→ Exercise text:
2. In the second post card, the “Cairn”, at the time of the post card, was owned by Mrs. Maria L. Stone, one of Conwell’s parishioners from Philadelphia. When I moved out of #10 Conwell, I left for your mother, among other things, fragments of a telegram sent to Maria Stone that apparently had been torn up and stuck at the base of the chimney on the second floor landing. Here are my notes on the telegram written two days after I found it on Feb. 26 2000:
Place found: at base of chimney, second floor landing, while removing lath, plaster and plywood from around brick chimney.
Date found: February 26, 2000
Condition: telegram apparently torn up into fragments ½ to 1 ½ inches in size.
Content:
RECEIVED at
44-P. CG S 6-paid 4;48P.M. Via North Ampton (sic)
South Worthington Mass Dec 7th 1906
Mrs Maria Stone/
204_ (xxxxxx) St Phila, Penna
Walter (xxxxx)m died, funeral Sunday
Robert Meacham
In the 1910 Federal Census, there is a Maria Stone living at 2040 North 13th St. Ward, 32, in Philadlephia. In the same census record, Russell Conwell lived a block and a half away, at 2020 N. Broad Street (presently on the grounds of Temple University), also in Ward 32. So, this must be the right Maria Stone. Perhaps you can decipher the name of the deceased on the original telegram; I was unable to.
Keep up the great work.
George Bresnick
St. Paul, MN
Dear Evan, I am enjoying your installments of postcards and commentaries about Worthington. Thank you for the work.
Donald
Hi again Evan,
Here are a couple of comments on the Tower. One source for this is Jane Conwell Tuttle’s book: Life with Grandfather Conwell and his “Acres of Diamonds.” This fascinating recollection of summers in South Worthington, among other memories of Conwell, can now be read on line. here is the link: https://openlibrary.org/books/OL7205042M/Life_with_Grandfather_Conwell_and_his_Acres_of_diamonds_.
It would seem from the quotes from the book below, that Conwell built the Tower for his own and his family’s/friends’ enjoyment, and as a monument to his stubborn determination. The story about the building of the Tower is used by Jane Tuttle in the context of the building of the dam on “Little Galilee Pond” to show how single-minded her grandfather could be.
p.41 This would have been frustrating for anyone but Grandfather [in reference to the dam building…] , and yet he managed to get the Tower built, when everyone told him how hopeless the idea was. The difficulty with the Tower was its distance from the road. It was on a steep cliff with deep woods behind it, but the teams, oxen , and men had to draw lumber in a mile from the road, and carry it by hand up the cliff. The progress was slow and the hazards many…
p. 27. We had scarcely finished supper when Grandfather thought we had all better walk up to the tower and watch the sunset. The sunsets were magnificent from up there for the Tower itself was very high and it was perched on a high cliff. We seemed to be looking over several ranges of mountains when we got to the little platform at the top. Grandfather said that we could see Mount Monodnock (sic) from there, but no one took his tales too seriously.

→ Raw data:
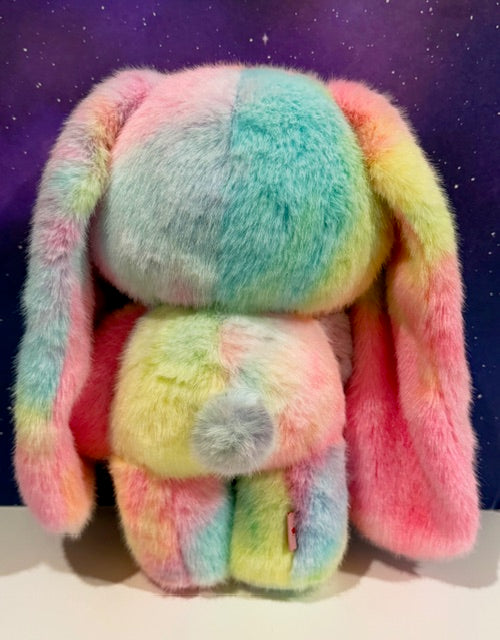 Pastel rainbow plush bunny with long floppy ears and striped body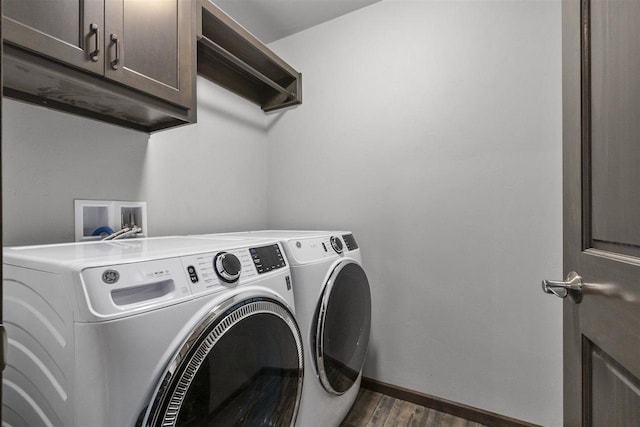 washroom featuring washing machine and dryer, dark hardwood / wood-style flooring, and cabinets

→ Instructions:
- a) Please reproduce the South Worthington text above word for word, from "2. In the second" to "inches in size.".
- b) In the South Worthington text above, list every label that opens a line of George Bresnick's notes on the telegram.
- c) Write what comes next in the South Worthington text above, starting after its last sentence.

→ Solved tasks:
- a)
2. In the second post card, the “Cairn”, at the time of the post card, was owned by Mrs. Maria L. Stone, one of Conwell’s parishioners from Philadelphia. When I moved out of #10 Conwell, I left for your mother, among other things, fragments of a telegram sent to Maria Stone that apparently had been torn up and stuck at the base of the chimney on the second floor landing. Here are my notes on the telegram written two days after I found it on Feb. 26 2000:
Place found: at base of chimney, second floor landing, while removing lath, plaster and plywood from around brick chimney.
Date found: February 26, 2000
Condition: telegram apparently torn up into fragments ½ to 1 ½ inches in size.

- b) Place found; Date found; Condition; Content

- c)
Regarding the pole on the Tower, here is a quote from “His Life and Achievements” by Robert Shackleton, published as an Afterword in Conwell’s book, “Acres of diamonds:….”, attesting to Conwell’s patriotism: An American flag is prominent in his church. An American flag is seen in his home; a beautiful American flag is up at his Berkshire place and surmounts a lofty tower where, when he was a boy, there stood a mighty tree at the top of which was an eagle’s nest, which has given him a name for his home, for he terms it “The Eagle’s Nest.”
It would seem that Conwell had the Tower built not as a utilitarian structure, but to reconnect with his boyhood experience of the mighty tree with the eagle’s nest.
http://www.gutenberg.org/files/368/368-h/368-h.htm
I look forward to your next posting.
George
George, thanks very much for the information and commentary. At some point I’ll go back through and enter some of this information into the post itself. I haven’t seen that barn foundation but I’ll have a look soon. I wasn’t aware of Jane Conwell Tuttle’s book and have downloaded a copy to read at my leisure; I’ll put that link into the post as well. That explanation of the tower and the flagpole sounds entirely convincing. ~Evan
Hi, Evan, A great job of bringing so much history out of the many boxes and displaying it for all to see. We live in South Worthington and are also fascinated by its history. We also own the 1783 Sam Hills/Follett house that was taken from the end of Sam Hill Road in 1986.
One thing … it appears to me that the photo by Mary Randall is of the Golf Course clubhouse (Kinne Farm) on Ridge Road not Sevenars.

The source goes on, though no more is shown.